WHAT YOU ARE ASKED TO DO:
Transcribe exactly, and only, the lines from the one containing "The researchers measured whether" through the last line of the data.

START SOURCE DATA

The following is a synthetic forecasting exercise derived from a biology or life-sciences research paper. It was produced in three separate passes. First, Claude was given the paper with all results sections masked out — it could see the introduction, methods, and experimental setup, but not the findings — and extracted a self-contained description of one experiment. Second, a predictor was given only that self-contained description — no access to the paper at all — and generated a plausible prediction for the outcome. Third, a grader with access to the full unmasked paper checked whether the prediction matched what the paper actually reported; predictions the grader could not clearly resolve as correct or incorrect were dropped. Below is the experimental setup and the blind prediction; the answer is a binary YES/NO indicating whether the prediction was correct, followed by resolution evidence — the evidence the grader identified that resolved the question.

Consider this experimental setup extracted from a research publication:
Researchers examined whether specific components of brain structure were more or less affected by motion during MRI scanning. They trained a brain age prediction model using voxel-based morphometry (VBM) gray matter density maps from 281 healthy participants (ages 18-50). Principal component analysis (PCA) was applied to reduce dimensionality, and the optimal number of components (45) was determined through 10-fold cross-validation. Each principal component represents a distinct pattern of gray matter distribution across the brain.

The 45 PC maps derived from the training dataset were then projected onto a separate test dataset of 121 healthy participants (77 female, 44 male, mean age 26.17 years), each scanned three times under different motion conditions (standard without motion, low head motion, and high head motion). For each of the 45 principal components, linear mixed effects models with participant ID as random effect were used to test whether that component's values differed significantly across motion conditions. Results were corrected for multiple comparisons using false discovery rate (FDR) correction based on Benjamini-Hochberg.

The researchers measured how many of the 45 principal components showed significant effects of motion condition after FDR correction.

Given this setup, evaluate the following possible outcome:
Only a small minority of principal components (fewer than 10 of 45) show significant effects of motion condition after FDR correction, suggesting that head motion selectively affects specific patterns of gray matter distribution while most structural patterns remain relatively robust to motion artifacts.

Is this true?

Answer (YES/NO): NO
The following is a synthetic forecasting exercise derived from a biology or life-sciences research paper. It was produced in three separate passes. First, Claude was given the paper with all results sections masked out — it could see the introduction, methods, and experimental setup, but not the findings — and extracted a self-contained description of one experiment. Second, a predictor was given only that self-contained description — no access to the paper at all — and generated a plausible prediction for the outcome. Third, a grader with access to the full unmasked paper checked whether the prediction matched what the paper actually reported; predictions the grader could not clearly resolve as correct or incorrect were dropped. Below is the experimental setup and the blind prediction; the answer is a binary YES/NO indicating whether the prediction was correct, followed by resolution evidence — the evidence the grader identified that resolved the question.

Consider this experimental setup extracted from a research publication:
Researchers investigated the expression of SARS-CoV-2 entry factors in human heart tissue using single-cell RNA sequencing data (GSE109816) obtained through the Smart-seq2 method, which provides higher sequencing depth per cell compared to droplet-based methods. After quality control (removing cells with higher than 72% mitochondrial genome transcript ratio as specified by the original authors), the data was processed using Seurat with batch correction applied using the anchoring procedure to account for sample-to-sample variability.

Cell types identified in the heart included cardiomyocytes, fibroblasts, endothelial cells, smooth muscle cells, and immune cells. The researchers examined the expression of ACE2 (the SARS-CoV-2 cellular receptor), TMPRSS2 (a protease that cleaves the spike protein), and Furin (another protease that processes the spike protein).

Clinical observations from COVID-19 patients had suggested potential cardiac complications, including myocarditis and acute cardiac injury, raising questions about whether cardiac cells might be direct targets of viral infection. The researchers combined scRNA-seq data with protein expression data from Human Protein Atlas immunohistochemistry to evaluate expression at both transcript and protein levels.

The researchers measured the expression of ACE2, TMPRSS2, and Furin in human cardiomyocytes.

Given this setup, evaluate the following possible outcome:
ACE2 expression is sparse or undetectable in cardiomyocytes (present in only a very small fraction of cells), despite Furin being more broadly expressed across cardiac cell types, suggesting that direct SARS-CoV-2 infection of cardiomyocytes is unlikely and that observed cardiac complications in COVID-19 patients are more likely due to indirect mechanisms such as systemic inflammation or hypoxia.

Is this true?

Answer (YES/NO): NO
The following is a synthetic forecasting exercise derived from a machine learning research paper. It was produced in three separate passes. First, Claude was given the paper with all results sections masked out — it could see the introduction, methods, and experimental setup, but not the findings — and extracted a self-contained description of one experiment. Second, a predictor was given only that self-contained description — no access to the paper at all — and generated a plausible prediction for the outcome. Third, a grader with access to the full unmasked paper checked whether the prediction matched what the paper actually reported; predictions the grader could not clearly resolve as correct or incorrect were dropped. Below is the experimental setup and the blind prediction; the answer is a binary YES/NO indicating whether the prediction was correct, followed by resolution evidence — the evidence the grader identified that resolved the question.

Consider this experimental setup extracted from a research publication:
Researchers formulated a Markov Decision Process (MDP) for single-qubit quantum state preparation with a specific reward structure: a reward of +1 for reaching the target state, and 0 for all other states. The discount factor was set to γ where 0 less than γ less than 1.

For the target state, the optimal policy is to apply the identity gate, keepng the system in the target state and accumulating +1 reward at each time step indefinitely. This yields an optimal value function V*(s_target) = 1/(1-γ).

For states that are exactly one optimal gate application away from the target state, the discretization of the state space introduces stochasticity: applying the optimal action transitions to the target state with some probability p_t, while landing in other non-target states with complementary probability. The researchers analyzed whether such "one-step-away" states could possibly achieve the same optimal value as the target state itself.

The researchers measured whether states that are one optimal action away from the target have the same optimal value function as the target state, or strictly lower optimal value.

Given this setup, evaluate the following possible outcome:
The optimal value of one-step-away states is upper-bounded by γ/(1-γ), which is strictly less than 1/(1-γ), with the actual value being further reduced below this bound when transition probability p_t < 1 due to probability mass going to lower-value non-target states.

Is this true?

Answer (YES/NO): NO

END SOURCE DATA

RESULT FOR THIS EXERCISE:
The researchers measured whether states that are one optimal action away from the target have the same optimal value function as the target state, or strictly lower optimal value.

Given this setup, evaluate the following possible outcome:
The optimal value of one-step-away states is upper-bounded by γ/(1-γ), which is strictly less than 1/(1-γ), with the actual value being further reduced below this bound when transition probability p_t < 1 due to probability mass going to lower-value non-target states.

Is this true?

Answer (YES/NO): NO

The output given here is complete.